When I first got sober, I wanted nothing to do with having a higher power. I loved alcohol, irregardless of the fact that it never loved me, and I took the high road and gave it up. I didn’t want to have to give up anything else.
Why Can’t I Just Be Free?
I was raised Lutheran. You went to Sunday School and Church every Sunday, and when you were old enough, you studied for two whole years to become a confirmed member of the congregation and earn the privilege of partaking in Holy Communion.
As a child, I actually loved the structure of it. But as I got older, I started to question some of the doctrine, and I didn’t always get satisfactory answers. And I noticed that the majority of the folks I saw every Sunday really weren’t living as Christians throughout the week.
It seemed to me that we were all going to Hell, so why not have fun while we’re here.
Leaving The Narrow Road Behind
By the time I was a sophomore, my life revolved around putting my time in at school and work and partying during every opportunity in between. I stopped going to church. I didn’t want to live by God’s rules. For one thing, they were too hard. For another, I didn’t understand why God allowed so much suffering on earth.
I began to resent the entire system. What was the point of this life anyway? It felt like one, big, miserable test that was just too hard to pass. What kind of God watches people run uphill against the wind their entire lives only to become old and die? And then after all that, He gets to decide if you deserve to finally be happy in Heaven or not.
Thanks, but no thanks.
A Little Hair Of The Dog…
I left home right after I graduated from high school. I worked every day, drank every night, and left a trail of broken relationships in my wake. I felt exhilarated when I was out drinking and dancing or party cruising while getting lost in the night sky, but the morning after was always a different story.
Until I discovered Irish coffee, that is. It became my new best friend. We hung out together all day long. Eventually, I got fired from my job for smelling like a brewery and getting lost at the bar on my lunch hour one too many times.
Between A Rock And A Hard Place
Sobriety on its own proved to be more of a challenge than I was equipped to handle. It occurred to me that I hadn’t made a good decision since I left the church. Yet I didn’t want to go back there either.
Then I met Josie.
A Chance Encounter
We met at one of those meetings I didn’t like. She happened to be a Christian like me, and answered so many lingering questions I had about God. She also showed me that the AA Big Book had many answers for my spiritual quest as well.
Josie started studying the Big Book with me, and as I came to know my God, I started to feel that as His creation, He knows us better than we know ourselves. I just needed someone to show me how to have a relationship with him.

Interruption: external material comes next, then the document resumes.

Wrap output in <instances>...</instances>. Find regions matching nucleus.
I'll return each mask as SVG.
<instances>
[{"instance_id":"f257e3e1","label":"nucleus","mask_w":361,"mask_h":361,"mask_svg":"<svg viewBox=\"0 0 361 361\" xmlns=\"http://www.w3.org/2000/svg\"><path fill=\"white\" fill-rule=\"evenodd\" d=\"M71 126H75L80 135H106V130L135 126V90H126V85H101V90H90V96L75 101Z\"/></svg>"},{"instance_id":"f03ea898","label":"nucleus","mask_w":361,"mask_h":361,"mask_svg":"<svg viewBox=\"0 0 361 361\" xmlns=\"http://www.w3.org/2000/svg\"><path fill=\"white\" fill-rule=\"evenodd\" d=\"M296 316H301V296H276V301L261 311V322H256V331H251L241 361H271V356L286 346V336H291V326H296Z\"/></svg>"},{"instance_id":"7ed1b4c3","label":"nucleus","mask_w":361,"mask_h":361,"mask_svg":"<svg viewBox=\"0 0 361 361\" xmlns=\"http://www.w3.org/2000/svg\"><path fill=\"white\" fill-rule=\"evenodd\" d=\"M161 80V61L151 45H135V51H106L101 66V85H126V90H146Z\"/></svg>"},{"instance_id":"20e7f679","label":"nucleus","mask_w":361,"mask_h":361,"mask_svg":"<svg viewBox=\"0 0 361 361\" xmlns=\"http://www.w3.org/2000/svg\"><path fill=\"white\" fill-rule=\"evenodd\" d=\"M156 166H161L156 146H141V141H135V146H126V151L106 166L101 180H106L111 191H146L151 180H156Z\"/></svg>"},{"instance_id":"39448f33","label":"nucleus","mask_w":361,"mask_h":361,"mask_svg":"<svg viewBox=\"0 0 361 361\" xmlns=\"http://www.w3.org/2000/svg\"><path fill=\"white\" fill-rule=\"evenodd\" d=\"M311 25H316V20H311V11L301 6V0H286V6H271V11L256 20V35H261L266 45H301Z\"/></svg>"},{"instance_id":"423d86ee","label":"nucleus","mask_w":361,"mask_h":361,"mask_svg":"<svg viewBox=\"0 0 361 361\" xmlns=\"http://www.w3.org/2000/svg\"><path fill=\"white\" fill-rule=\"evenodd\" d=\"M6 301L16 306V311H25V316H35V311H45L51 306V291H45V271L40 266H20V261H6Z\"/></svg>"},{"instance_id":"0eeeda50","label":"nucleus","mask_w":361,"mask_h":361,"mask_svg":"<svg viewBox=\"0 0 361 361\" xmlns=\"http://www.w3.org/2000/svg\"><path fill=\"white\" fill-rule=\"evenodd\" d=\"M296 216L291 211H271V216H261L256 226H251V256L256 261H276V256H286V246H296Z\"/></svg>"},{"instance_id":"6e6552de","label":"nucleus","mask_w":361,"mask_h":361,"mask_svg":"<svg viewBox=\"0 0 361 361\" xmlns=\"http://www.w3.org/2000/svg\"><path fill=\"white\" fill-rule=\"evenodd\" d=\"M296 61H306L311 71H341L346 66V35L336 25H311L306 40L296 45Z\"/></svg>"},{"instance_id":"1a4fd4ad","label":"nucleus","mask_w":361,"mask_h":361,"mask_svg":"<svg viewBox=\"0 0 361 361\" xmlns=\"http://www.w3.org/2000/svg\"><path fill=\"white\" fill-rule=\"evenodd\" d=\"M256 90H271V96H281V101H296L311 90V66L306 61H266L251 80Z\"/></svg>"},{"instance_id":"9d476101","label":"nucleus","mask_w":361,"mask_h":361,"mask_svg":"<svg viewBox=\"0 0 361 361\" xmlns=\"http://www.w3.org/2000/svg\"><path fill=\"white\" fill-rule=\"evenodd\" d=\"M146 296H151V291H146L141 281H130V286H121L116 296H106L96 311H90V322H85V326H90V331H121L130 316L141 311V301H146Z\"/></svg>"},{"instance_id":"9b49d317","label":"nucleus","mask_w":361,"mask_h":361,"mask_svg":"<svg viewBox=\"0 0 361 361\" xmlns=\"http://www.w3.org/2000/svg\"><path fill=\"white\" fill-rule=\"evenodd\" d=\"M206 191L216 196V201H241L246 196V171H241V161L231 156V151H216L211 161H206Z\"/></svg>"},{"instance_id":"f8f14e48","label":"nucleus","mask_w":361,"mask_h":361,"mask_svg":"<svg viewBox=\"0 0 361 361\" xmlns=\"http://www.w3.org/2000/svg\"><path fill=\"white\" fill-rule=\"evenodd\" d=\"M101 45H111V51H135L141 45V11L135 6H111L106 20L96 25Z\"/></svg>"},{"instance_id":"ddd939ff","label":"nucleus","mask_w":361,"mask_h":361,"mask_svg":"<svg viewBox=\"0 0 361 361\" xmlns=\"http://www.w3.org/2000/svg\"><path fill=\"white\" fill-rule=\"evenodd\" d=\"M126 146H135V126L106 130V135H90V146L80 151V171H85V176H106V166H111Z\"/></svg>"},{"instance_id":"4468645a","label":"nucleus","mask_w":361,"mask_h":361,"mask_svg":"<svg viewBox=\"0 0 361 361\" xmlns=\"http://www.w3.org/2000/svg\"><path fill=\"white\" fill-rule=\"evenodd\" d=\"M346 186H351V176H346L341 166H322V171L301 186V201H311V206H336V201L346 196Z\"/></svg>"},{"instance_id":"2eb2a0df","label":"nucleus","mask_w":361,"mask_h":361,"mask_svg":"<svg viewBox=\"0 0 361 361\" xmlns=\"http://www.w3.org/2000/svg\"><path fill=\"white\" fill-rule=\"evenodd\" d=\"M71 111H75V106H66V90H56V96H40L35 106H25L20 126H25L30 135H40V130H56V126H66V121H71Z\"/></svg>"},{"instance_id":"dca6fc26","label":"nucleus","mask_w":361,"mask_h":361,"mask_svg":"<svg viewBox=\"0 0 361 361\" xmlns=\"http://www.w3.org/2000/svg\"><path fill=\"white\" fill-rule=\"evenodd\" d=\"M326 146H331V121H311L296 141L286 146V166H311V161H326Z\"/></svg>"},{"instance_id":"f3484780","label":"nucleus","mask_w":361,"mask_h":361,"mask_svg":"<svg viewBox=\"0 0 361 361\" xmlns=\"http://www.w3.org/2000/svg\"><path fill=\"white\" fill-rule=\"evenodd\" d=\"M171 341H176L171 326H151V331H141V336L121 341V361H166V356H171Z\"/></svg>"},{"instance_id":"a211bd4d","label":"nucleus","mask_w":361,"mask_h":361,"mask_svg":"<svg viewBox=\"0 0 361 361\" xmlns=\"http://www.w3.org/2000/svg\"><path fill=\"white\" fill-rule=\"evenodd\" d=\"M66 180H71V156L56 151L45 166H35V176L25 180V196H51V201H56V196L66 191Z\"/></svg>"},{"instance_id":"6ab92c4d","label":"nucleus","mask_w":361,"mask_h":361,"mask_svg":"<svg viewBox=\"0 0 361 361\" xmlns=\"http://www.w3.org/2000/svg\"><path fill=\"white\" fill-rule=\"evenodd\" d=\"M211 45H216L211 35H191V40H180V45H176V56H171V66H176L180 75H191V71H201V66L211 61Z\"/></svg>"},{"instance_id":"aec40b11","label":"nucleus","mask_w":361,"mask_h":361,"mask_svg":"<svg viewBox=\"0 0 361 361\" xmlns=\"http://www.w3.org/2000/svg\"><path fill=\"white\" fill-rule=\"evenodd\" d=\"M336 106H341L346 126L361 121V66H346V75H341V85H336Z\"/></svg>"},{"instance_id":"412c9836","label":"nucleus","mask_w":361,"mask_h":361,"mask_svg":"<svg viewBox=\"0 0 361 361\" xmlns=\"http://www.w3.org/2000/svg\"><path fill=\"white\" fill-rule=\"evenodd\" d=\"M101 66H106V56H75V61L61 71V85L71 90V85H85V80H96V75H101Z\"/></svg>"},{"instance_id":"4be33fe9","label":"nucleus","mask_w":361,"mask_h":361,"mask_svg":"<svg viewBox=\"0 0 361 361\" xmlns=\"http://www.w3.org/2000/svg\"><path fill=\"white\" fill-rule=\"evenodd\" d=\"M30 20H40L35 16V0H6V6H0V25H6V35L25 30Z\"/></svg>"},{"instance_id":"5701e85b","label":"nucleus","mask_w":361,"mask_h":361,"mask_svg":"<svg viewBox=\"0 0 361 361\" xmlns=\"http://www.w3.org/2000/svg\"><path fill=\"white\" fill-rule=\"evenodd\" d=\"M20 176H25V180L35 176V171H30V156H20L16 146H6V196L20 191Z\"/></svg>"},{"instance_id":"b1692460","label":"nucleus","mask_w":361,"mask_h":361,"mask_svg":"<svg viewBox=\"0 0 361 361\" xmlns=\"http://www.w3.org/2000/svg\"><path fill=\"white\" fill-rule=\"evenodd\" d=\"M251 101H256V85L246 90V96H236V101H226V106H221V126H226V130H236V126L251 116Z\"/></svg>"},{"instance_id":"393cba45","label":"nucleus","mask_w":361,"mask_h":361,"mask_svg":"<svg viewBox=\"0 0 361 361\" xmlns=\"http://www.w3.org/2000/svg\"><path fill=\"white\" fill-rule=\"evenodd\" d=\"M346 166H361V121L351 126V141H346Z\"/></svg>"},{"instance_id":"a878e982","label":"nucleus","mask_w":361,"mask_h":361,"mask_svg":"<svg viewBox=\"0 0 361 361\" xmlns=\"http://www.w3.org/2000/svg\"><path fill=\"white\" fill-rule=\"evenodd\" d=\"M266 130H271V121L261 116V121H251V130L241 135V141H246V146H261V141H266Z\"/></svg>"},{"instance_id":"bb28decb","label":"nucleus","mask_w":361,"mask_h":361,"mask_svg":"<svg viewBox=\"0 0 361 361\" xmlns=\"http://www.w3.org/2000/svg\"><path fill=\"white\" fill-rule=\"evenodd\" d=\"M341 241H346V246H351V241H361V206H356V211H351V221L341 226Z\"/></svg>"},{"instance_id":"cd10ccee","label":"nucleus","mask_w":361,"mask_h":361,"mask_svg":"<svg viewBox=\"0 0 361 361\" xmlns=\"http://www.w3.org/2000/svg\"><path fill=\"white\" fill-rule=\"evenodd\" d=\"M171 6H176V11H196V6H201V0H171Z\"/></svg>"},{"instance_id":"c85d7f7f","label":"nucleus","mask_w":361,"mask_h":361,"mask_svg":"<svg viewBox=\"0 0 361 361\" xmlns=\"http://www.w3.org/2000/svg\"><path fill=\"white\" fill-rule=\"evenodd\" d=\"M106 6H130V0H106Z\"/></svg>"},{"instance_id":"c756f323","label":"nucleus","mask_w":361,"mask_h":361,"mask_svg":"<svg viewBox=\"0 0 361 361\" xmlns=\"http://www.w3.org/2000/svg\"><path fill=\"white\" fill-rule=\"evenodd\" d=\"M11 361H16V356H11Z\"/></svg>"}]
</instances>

When I took my God back into meetings he gave me a new appreciation of 12-step programs and why I needed to have a higher power to fully work those steps. I discovered that my own conception of God was a uniquely personal one and that it might be different from someone else. As long as my higher power was not me it was good enough to make a start.
God is my higher power, and submitting to Him has been a privilege. He always knows exactly what I need exactly when I need it. He has blessed me with ten years sobriety and counting.